Like storm clouds, natural disasters carry a silver lining, biologist says

December 11, 2001

CHAPEL HILL -- Humans usually think of forest fires, floods, tornadoes and hurricanes as unmitigated disasters, but such upheavals also do much good, even if most of the good is under-appreciated, a University of North Carolina at Chapel Hill biologist says in his book "The Silver Lining."

Subtitled "The Benefits of Natural Disasters," the new book details how storms, volcanoes, earthquakes, floods and other apparently catastrophic events renew life and boost diversity in ecosystems throughout the world, making them better for people and other species.

"Optimists claim that every cloud has a silver lining," said Dr. Seth R. Reice, an associate professor of biology specializing in the plant and animal life of streams. "I go even further. Every tornado's funnel cloud, every forest fire's billowing cloud of smoke, indeed every disturbance, has tremendous benefits to the ecosystem it impacts. This is the real silver lining."

Princeton University Press recently published the 240-page volume, which grew out of an article Reice wrote for American Scientist magazine. The biologist wrote it not for scholars, but "for ordinary people with an interest in nature."

"For decades we believed that the most important ecological processes were determined by the interactions among organisms," Reice said. "Our stories and legends and religions are filled with images of animals inflicting catastrophic changes -- foxes in the hen house killing and eating chickens, a plague of locusts devastating wheat crops.

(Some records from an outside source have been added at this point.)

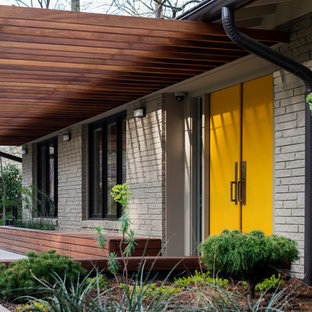 Cette photo montre une porte d'entrée rétro avec un mur beige, béton au sol, une porte double, une porte jaune et un sol gris.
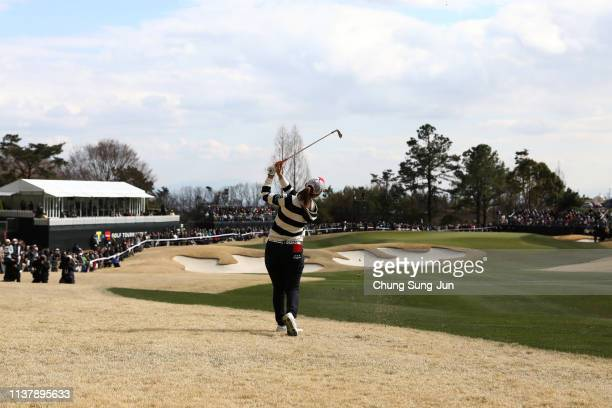 Momoko Ueda of Japan plays a second shot on the 18th hole during the final round of the TPoint x ENEOS Golf Tournament at Ibaraki Kokusai Golf Club...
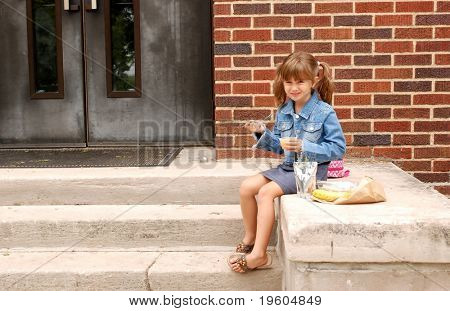 A cute young girl having lunch on the steps of her school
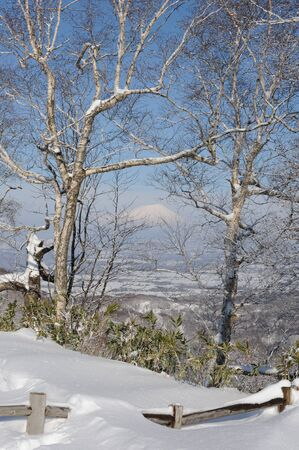 snowcovered: White winter landscape with a snow-covered volcano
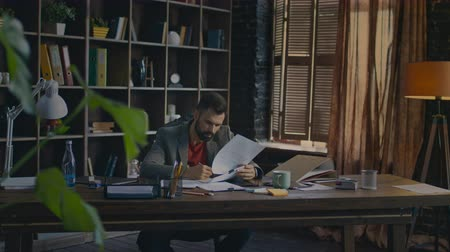 home studio : Serious business man reading documents at table. Young businessman signing documents at home office. Paperwork in creative studio. Business owner doing paper work Stock Footage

Interactions between predators and their prey and between herbivores and plants were seen as part of an understanding of nature that raised biological interactions to preeminent status."

Proponents of "disturbance ecology," however, consider meteorological and geological forces the major players, along with humans, he said. Far more chickens are lost every year to extreme heat and drought than to foxes. Storms far more frequently destroy crops than locusts do.

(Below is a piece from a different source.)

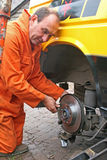 Mechanic changing brake disc. On van Royalty Free Stock Photo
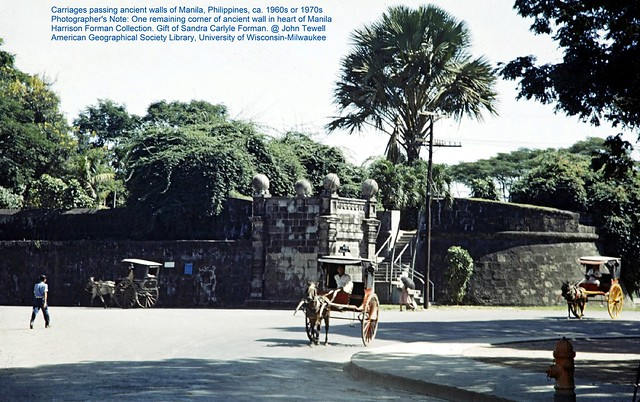 Carriages passing ancient walls of Manila, Philippines, ca. 1960s or 1970s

"Most of us have lived through major 'disasters' such as the eruption of Mount Saint Helens 21 years ago," Reice said. "At first this appeared to be an unmitigated disaster, devastating an entire landscape and rendering it lifeless. But even there, on the slopes and plains surrounding Mount Saint Helens, many diverse species have survived and now thrive. So, was it a disaster? Or was it just part of the natural dynamics of ecosystems?"

Natural forces are paradoxical, he said.

"What we see and fear is their destructive power, yet these same disturbances help create and maintain the biodiversity that benefits both the ecosystem and ourselves," Reice said. "From producing clean air to breathe and clean water to drink, the ecosystems of the Earth make human life possible. Disturbances enhance the capacity of the ecosystems to do these indispensable tasks."

Areas with more diverse plant and animal life are cleaner and healthier for humans, he said

If humans can adopt new ideas about natural disasters in understanding how ecosystems work -- and avoid excessively disturbing the natural world themselves -- then they can effectively manage the systems, Reice said.

"We need an almost radical reconsideration of nature and a resolve not to muck things up as we have in the past."

Forest fires, such as those in Yellowstone several years back, are considered disasters, but that's complete poppycock, the UNC biologist said.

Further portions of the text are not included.